Бэллок, у которого были обширные знакомства среди адвокатов, практикующих в суде, дружил с неким Велингтоном Райдером. У Райдера были, пожалуй, еще более влиятельные связи, чем у Бэллока. Он вел дела многих крупных землевладельцев, в том числе и лорда Стэйна, а кроме того, состоял юрисконсультом в акционерной компании Районной подземной дороги. Райдер тоже оценил Джонсона по достоинству и подумывал даже переманить его от Бэллока. Однако кой-какие личные соображения, а также и дружба с Бэллоком побудили его прибегнуть к другому способу, который давал ему возможность пользоваться услугами Джонсона. Потолковав с Бэллоком, он вошел компаньоном в их фирму, и с тех пор это содружество юристов существовало уже десять лет.
Вместе с Райдером в фирму вступил лорд Гордон Родерик Стэйн, старший сын пэра Англии графа Стэйна. Стэйн к этому времени только что окончил Кембридж, и отец его полагал, что этого вполне достаточно для старшего отпрыска, чтобы стать достойным преемником отцовского титула, главой знатного рода и наследником родовых поместий. Но молодой человек был не без странностей, он отличался несколько беспокойным характером и интересовался далеко не столь историческими, а гораздо более практическими жизненными вопросами. Он вступил в жизнь в ту пору, когда блеск финансовых светил стал не только состязаться с блеском и величием титула, но сплошь и рядом совершенно затмевать его. В Кембридже Стэйн увлекался политической экономией, социологией и прочими политическими науками и даже не прочь был послушать и социалистов фабианской школы, отнюдь не утрачивая при этом прочной уверенности в своих неоспоримых наследственных правах. Познакомившись с Райдером, чьи интересы были целиком поглощены деятельностью крупных акционерных компаний, дела которых он вел, Стэйн очень быстро усвоил его трезвый практический взгляд на вещи, — Райдер не сомневался, что будущее принадлежит финансистам. Мир нуждается в увеличении материальных и технических средств — и финансист, который посвятит себя этому делу и удовлетворит этот спрос, будет, несомненно, главной движущей силой в развитии общества.

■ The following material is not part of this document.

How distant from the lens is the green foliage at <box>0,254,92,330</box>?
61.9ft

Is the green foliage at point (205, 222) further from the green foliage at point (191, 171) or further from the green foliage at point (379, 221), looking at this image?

Проникнувшись этими убеждениями, Стэйн засел за изучение английского права в применении к практике крупных акционерных компаний. Фирма «Райдер, Бэллок, Джонсон и Чэнс» оказалась как нельзя более подходящей для практического освоения этой науки. Ближе всего Стэйн сошелся с Элверсоном Джонсоном. Он ценил в нем проницательного дельца, который, выбившись из самых низов, твердо и решительно поднимается по общественной лестнице, поставив себе целью достигнуть высших ступеней.